Interior

Acreúna e Pontalina desistem de reabrir comércio após pedido de Caiado

Municípios recuaram da flexibilização da abertura de comércios


Samuel straioto
Do Mais Goiás | Em: 31/03/2020 às 14:00:32
Francisco Costa
Do Mais Goiás | Em: 31/03/2020 às 14:00:32

Governador anunciou ação pelo Twitter (Divulgação/Governo)
Governador anunciou ação pelo Twitter (Divulgação/Governo)

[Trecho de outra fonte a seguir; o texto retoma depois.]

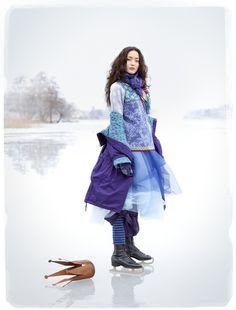 """um..... what she said:  """"Werden Sie Eisprinzessin für einen Tag! Kombinieren Sie einen einfachen Tüllrock mit Gummizug in der Taille und ziehen Sie viele wärmenden Lagen aus Naturmaterialien darüber. Genießen Sie die winterliche Farbskala, holen Sie die Schlittschuhe hervor und los geht's mit den schönsten Pirouetten in wintergemütlicher Wolle."""""""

Os prefeitos de Acreúna, Edmar Alves; e de Pontalina, e Milton Ricardo, desistiram de autorizar o comércio a reabrir em seus respectivos municípios. Em post publicado no Twitter, o governador Ronaldo Caiado (DEM), disse que conversou com os prefeitos e os convenceu a manter a quarentena. 

Acreúna

“Conversei há pouco com o prefeito de Acreúna, Edmar Alves, que entendeu 100% a gravidade do coronavírus e resolveu revogar seu decreto. Parabéns por pensar na saúde dos seus cidadãos. Que essa compreensão chegue a todos. Parabéns, prefeito”, disse o governador no Twitter.

Pelo decreto, estabelecimentos como restaurantes, salões de beleza, pesque-pague, lanchonetes e sorveterias poderiam ser abertos cumprindo distanciamento entre clientes e higienização dos locais.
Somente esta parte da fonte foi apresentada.